*AIM OF THE EXERCISE*. A faithful, complete transcript of the entries below, without pictures, should be returned.

*INPUT*.
----

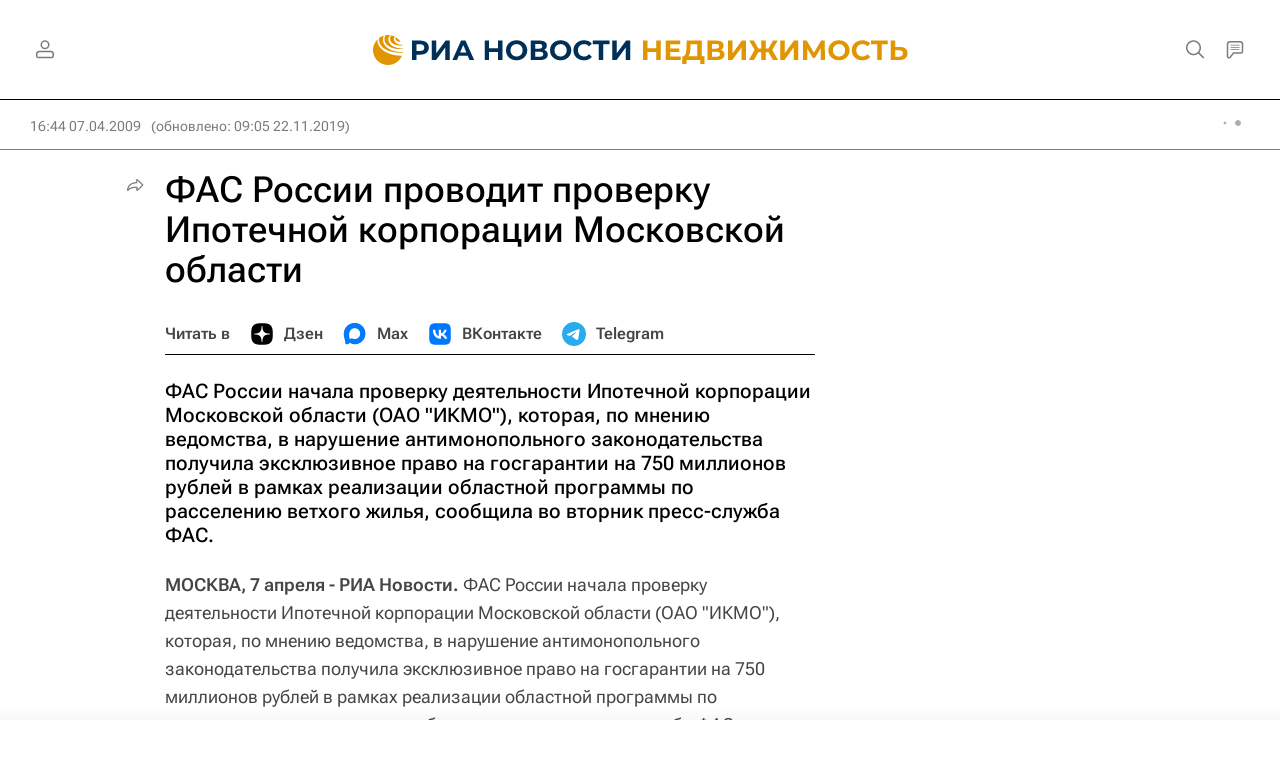

--- FILE ---
content_type: text/html
request_url: https://tns-counter.ru/nc01a**R%3Eundefined*rian_ru/ru/UTF-8/tmsec=rian_ru/781332576***
body_size: -73
content:
6A477C5969775190X1769427344:6A477C5969775190X1769427344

----

*ANSWER TO THE PROBLEM*.
--- FILE ---
content_type: text/html
request_url: https://tns-counter.ru/nc01a**R%3Eundefined*rian_ru/ru/UTF-8/tmsec=rian_ru/781332576***
body_size: -73
content:
6A477C5969775190X1769427344:6A477C5969775190X1769427344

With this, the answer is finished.